When I first started earning a living as a photographer I needed to produce the highest quality photographic print for my clients. In those days of film photography the bigger the image was on the film, the better the final enlargement.
I admit that the recent interest by young photographers does surprise me, but what the heck, its all part of the exciting interest in photography.
The most popular films were 35mm, 120mm and 4×5 inches. For those large wall size scenics 4×5 sheet film was the best. However, when it came to event photographs and portraits photographers would choose between 35mm (approximately 1 5/8 inches) and 120mm (6×6 or 6×7 cm). That meant 35mm for sports and 120mm for portraits and weddings.
I got to thinking about film after I talked to a young fellow that said he read an article about what a “pro” film camera was. What he thought were the “pro” models from that era were a bit different from what I remember.
However, that’s an interesting discussion for us old-timers and when my friend Drew showed up at my shop I asked him that question. He skirted around a solid answer finally saying the camera was just a tool and before digital the quality of the film would probably be more important than the camera.
Film did determine the final outcome when the final outcome was the size and quality of the photograph.
When I first became interested in photography I used a 35mm camera and if I wanted a 16×20 print I’d use the lowest ASA (ISO). Then when I got my first medium format (120mm) camera the mid-range 200ASA gave me a better 16×20 than a 35mm camera and a lower ASA film.
As with today’s digital technology the film, both colour and black and white got better. Ilford first introduced new black and white films 400ISO HP5, then Delta 400ISO. I would use a specialized film developer and shoot my Delta 400 at 200ISO and get a film that gave me more grey tones and I think less grain than most lower ISO films would.
Kodak eventually came out with an updated colour film called Portra that was made especially for photographers that wanted the best image possible. For myself, those films changed things. I no longer had to carry a clunky medium format camera and three lenses. The better films meant I could use a smaller 35mm with a single zoom lens.
To that fellow’s “what was a pro film camera” question, my opinion was that ‘Pro’ cameras were the most durable cameras. One paid for durability and I don’t remember hearing a photographer say, “my camera makes the sharpest pictures’”, but I do remember photographers proudly declaring that they could “pound nails” with their camera.
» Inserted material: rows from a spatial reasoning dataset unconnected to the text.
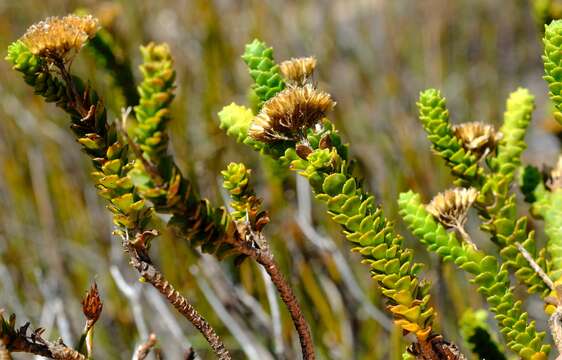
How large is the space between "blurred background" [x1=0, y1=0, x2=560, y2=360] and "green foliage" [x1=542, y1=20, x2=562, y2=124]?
395 millimetres

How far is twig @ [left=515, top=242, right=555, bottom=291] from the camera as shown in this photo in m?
0.49

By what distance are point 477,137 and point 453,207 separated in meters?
0.06

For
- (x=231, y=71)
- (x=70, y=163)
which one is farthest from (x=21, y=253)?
(x=231, y=71)

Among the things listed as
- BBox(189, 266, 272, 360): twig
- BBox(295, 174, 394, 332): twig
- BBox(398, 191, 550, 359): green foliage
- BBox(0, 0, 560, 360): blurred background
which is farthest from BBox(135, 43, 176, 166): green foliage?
BBox(295, 174, 394, 332): twig

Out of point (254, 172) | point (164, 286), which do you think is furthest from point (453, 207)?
point (254, 172)

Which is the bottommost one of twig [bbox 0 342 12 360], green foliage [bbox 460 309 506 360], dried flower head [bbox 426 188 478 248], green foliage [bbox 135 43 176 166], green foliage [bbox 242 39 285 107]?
twig [bbox 0 342 12 360]

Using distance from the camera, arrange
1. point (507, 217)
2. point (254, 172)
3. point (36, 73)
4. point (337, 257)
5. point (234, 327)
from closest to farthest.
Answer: point (36, 73)
point (507, 217)
point (234, 327)
point (337, 257)
point (254, 172)

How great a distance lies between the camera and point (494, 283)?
477 millimetres

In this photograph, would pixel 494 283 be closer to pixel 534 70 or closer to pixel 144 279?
pixel 144 279

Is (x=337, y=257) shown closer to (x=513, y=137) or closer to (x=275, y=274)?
(x=513, y=137)

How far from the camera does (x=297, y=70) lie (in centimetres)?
45

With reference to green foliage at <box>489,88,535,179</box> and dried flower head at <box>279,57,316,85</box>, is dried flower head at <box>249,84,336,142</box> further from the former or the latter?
green foliage at <box>489,88,535,179</box>

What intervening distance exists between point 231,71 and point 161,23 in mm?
579

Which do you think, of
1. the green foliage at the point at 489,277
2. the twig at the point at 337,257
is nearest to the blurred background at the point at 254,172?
the twig at the point at 337,257
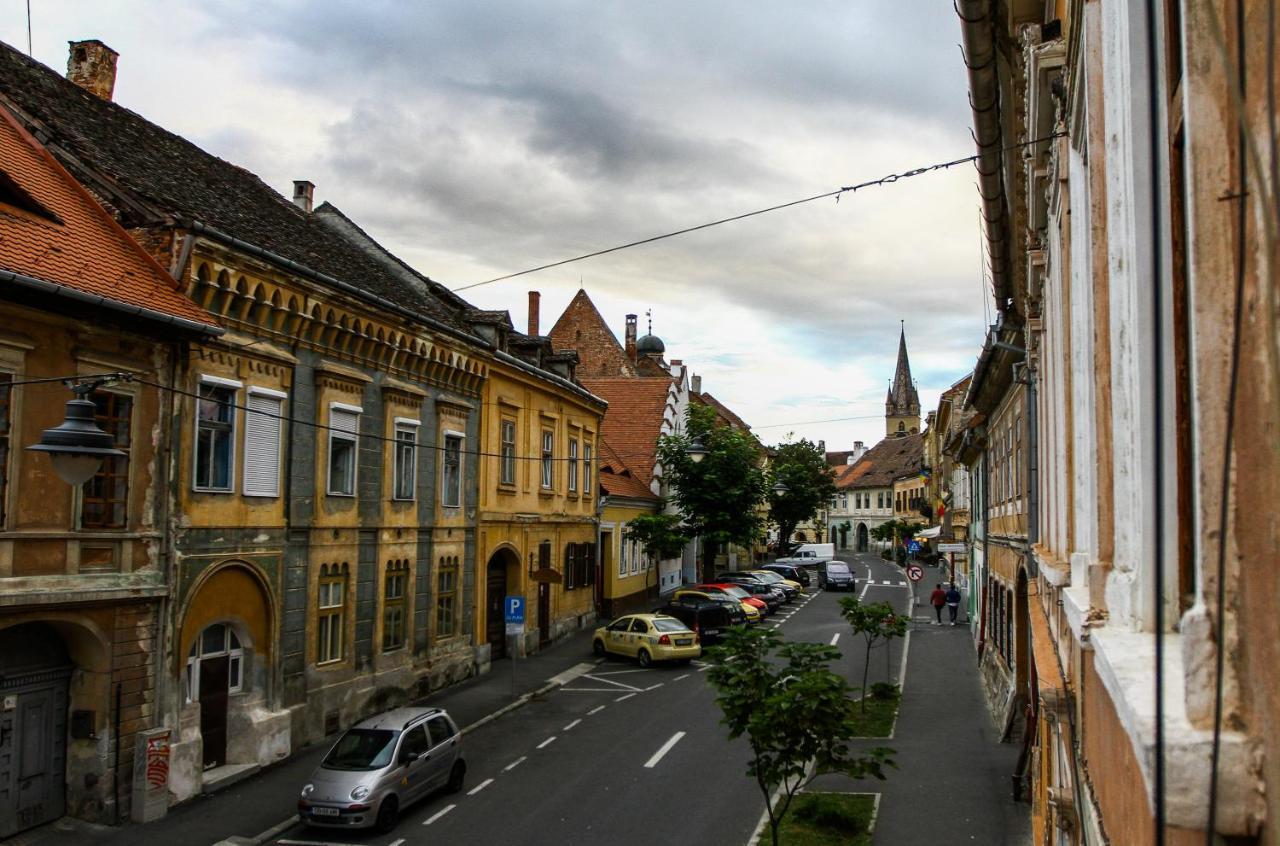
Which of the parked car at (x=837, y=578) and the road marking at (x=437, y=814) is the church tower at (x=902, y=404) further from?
the road marking at (x=437, y=814)

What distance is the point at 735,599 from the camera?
3947 centimetres

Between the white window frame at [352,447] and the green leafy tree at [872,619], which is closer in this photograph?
the white window frame at [352,447]

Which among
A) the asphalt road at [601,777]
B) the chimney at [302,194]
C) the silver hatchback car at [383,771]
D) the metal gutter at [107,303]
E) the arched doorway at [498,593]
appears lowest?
the asphalt road at [601,777]

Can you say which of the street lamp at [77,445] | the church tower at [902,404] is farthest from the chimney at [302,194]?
the church tower at [902,404]

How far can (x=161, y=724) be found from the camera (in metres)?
16.9

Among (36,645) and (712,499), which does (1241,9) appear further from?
(712,499)

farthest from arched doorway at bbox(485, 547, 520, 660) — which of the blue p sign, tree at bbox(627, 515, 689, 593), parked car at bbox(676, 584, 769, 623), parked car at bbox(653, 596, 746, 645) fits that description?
tree at bbox(627, 515, 689, 593)

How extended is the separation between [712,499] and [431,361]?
2361 centimetres

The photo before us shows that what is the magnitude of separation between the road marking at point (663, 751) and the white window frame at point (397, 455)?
869 centimetres

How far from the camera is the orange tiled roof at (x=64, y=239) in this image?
49.7 feet

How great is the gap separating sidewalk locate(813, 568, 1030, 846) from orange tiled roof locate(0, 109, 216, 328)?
45.2ft

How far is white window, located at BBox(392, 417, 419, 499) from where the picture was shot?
2495cm

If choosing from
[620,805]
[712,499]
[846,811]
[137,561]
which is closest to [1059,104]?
[846,811]

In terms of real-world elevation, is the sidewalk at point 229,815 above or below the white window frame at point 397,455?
below
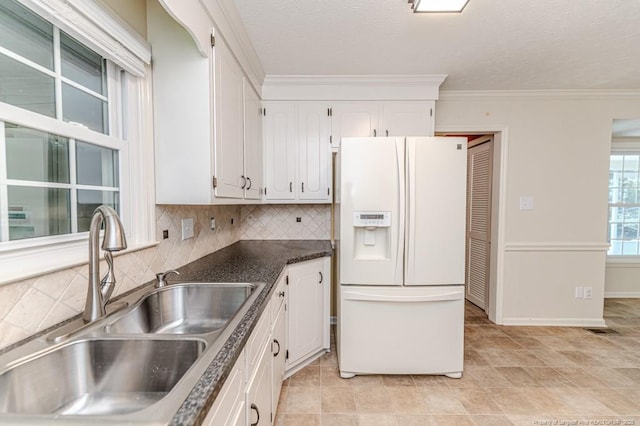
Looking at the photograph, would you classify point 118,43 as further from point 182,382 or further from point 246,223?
point 246,223

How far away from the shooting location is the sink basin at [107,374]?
0.82 metres

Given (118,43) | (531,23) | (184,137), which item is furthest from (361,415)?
(531,23)

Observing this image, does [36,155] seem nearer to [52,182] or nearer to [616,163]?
[52,182]

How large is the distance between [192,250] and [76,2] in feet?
4.53

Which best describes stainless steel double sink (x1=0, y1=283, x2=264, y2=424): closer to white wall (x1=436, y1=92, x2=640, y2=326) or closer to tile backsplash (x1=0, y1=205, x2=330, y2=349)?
tile backsplash (x1=0, y1=205, x2=330, y2=349)

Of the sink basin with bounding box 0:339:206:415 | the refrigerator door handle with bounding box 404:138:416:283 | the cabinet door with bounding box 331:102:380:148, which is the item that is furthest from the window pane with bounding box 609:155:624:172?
the sink basin with bounding box 0:339:206:415

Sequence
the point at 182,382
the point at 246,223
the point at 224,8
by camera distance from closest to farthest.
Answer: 1. the point at 182,382
2. the point at 224,8
3. the point at 246,223

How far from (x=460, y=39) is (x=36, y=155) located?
2.37 metres

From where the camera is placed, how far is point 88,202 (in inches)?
50.0

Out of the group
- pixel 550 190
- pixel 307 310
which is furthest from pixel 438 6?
pixel 550 190

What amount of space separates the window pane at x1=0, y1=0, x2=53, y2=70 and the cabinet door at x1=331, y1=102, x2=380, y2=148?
6.43 feet

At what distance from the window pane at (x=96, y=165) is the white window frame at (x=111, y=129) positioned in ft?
0.11

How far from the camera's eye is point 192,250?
6.52 ft

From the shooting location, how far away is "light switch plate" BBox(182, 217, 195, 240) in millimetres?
1851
A so-called ‘pro’ camera meant that its owner could rely on it continuing to work in a rainstorm or after falling onto a concrete floor. To me that was certainly how I made my choice. With the exception of those expensive Canon and Nikon professional cameras I expect most cameras won’t take much of a drop, and I think both manufactures refer to their cameras as splash proof instead of waterproof.
I guess, when touting what the best modern camera is, one could say it is all about the image quality and size of the sensor, how many megapixels and even how high the ISO will go without showing image degrading noise.
The pro camera back then was all about film, whereas the pro camera now is all about the sensor.